For the curry Base :
- In a pan, add oil and heat it up on medium heat. To this, add the slit green chili and onions and saute for 2-3 minutes.
- Then add the ginger garlic paste. Saute for 2 minutes
- Now add the mashed eggplant and all the spice powders.
- Add salt to taste, then the green peas.
- Let it cook and come together or about 5 minutes. Cover and let it do its thing.
- Turn off the stove and add the lemon juice.

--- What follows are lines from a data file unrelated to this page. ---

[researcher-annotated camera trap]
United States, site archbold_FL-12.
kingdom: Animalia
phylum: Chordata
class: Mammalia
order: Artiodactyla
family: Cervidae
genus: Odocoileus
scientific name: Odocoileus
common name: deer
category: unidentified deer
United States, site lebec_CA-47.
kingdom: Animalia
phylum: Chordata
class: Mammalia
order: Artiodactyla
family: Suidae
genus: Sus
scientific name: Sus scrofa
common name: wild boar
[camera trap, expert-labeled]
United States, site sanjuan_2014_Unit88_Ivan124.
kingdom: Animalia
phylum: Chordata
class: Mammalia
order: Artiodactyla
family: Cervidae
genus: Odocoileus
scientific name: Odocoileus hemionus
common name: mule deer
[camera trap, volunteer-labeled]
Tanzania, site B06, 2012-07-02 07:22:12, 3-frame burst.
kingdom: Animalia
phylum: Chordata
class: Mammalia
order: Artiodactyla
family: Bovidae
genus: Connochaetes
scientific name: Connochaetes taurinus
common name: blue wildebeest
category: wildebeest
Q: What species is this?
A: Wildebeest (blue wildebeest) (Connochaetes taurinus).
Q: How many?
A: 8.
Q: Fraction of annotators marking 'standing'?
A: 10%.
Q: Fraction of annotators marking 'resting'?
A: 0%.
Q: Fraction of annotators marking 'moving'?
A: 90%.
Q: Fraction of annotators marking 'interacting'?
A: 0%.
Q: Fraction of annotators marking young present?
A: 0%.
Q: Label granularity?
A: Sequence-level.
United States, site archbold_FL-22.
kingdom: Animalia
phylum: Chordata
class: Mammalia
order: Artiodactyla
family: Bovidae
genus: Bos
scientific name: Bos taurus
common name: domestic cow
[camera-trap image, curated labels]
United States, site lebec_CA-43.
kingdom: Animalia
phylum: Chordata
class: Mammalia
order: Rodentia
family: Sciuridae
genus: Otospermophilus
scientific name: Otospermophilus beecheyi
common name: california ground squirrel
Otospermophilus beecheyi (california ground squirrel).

- Garnish with cilantro if you desire.
We ate it with rotis, beet greens sautéed in garlic and some plain yogurt. A weekend Thali meal, followed by a peaceful siesta!!
Make it your own and enjoy!! Thank you for stopping by !!
A new addition to the kitchen added the much needed traditional flavor to this dish, please find picture below: this is completely optional.
I hope you will give this a try as well. Thank you.